Etika Komunikasi yang Tercederai
Sedianya sidang di Ruang Utama PN Bandung itu digelar untuk agenda pembacaan tuntutan dari Jaksa Penuntut Umum (JPU). Namun, belum sempat agenda dimulai, suasana memanas ketika Ketua Majelis Hakim memerintahkan para jurnalis untuk keluar dari ruang sidang tanpa penjelasan.
Beberapa wartawan yang hadir menilai sikap tersebut tidak hanya tidak elegan, tetapi juga mencederai etika komunikasi publik.

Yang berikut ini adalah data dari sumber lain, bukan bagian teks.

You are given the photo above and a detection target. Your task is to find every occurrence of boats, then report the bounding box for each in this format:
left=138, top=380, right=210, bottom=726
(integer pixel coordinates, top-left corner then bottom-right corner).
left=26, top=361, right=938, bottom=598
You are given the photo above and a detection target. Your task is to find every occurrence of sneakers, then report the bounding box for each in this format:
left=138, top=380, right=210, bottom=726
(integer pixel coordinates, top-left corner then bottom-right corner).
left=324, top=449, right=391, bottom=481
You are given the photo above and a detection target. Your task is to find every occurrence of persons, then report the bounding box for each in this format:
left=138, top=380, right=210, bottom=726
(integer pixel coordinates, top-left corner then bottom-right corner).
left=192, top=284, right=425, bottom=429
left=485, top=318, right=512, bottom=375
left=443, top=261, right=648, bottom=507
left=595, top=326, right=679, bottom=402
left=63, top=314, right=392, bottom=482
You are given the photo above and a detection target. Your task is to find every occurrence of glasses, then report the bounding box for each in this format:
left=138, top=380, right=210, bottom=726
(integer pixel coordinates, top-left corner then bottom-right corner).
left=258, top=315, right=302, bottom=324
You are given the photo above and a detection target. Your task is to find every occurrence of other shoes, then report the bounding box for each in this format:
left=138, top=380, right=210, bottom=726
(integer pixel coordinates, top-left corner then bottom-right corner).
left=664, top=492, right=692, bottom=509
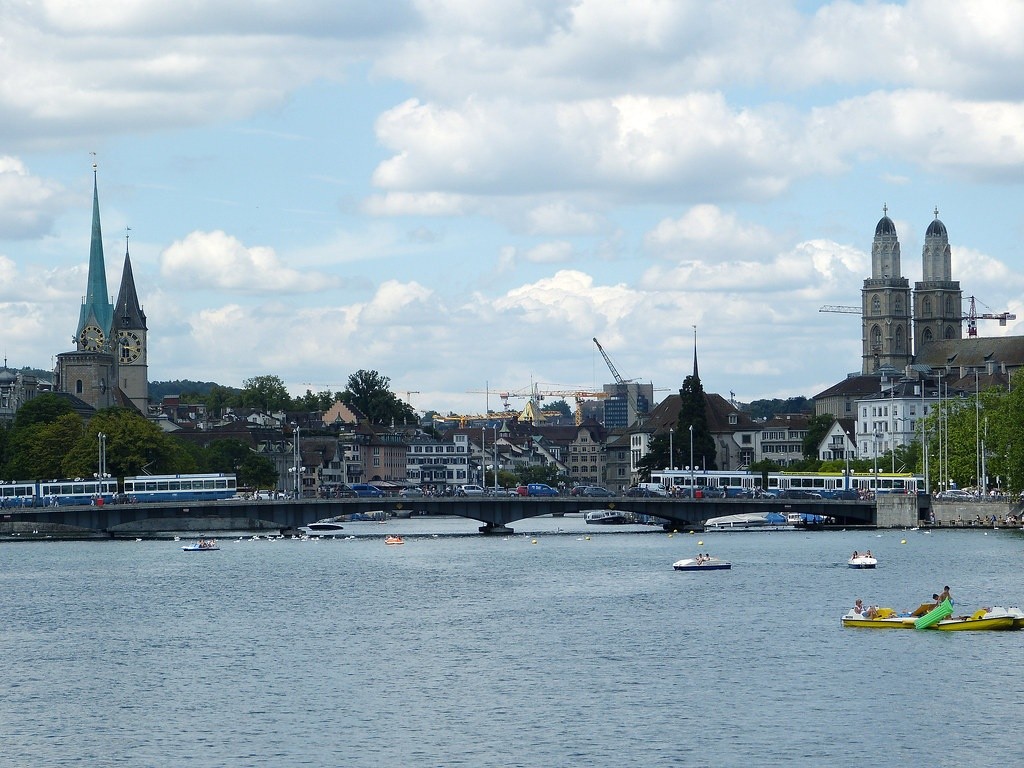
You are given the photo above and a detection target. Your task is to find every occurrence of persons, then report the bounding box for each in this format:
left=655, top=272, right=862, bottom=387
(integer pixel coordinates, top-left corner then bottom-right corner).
left=990, top=489, right=995, bottom=499
left=933, top=586, right=954, bottom=620
left=696, top=553, right=710, bottom=565
left=825, top=518, right=832, bottom=524
left=385, top=535, right=401, bottom=541
left=813, top=517, right=817, bottom=524
left=643, top=484, right=650, bottom=498
left=197, top=538, right=215, bottom=548
left=482, top=486, right=489, bottom=493
left=957, top=514, right=1017, bottom=525
left=855, top=599, right=882, bottom=619
left=916, top=487, right=918, bottom=494
left=933, top=489, right=937, bottom=501
left=89, top=492, right=137, bottom=506
left=672, top=485, right=675, bottom=497
left=858, top=487, right=875, bottom=501
left=416, top=484, right=467, bottom=498
left=239, top=482, right=351, bottom=500
left=803, top=517, right=807, bottom=524
left=723, top=485, right=728, bottom=498
left=853, top=550, right=858, bottom=559
left=0, top=492, right=59, bottom=508
left=753, top=486, right=756, bottom=499
left=865, top=550, right=872, bottom=558
left=930, top=510, right=935, bottom=517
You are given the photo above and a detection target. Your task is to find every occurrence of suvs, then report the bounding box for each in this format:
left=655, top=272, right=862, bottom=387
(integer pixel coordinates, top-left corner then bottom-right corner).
left=583, top=487, right=616, bottom=498
left=779, top=489, right=823, bottom=500
left=570, top=485, right=588, bottom=497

“Seharusnya bisa disampaikan dengan cara yang lebih elegan, misalnya dengan penjelasan: ‘Rekan-rekan wartawan mohon maaf, sidang ini dinyatakan tertutup untuk umum.’ Tapi ini langsung diusir begitu saja tanpa basa-basi,” ujar salah seorang wartawan yang hendak meliput sidang tersebut.
Nada kecewa juga terdengar dari jurnalis lain yang mengingatkan bahwa dalam beberapa kasus asusila, wartawan biasanya masih diberikan kesempatan mengambil gambar sebelum diminta keluar untuk menjaga asas keterbukaan informasi.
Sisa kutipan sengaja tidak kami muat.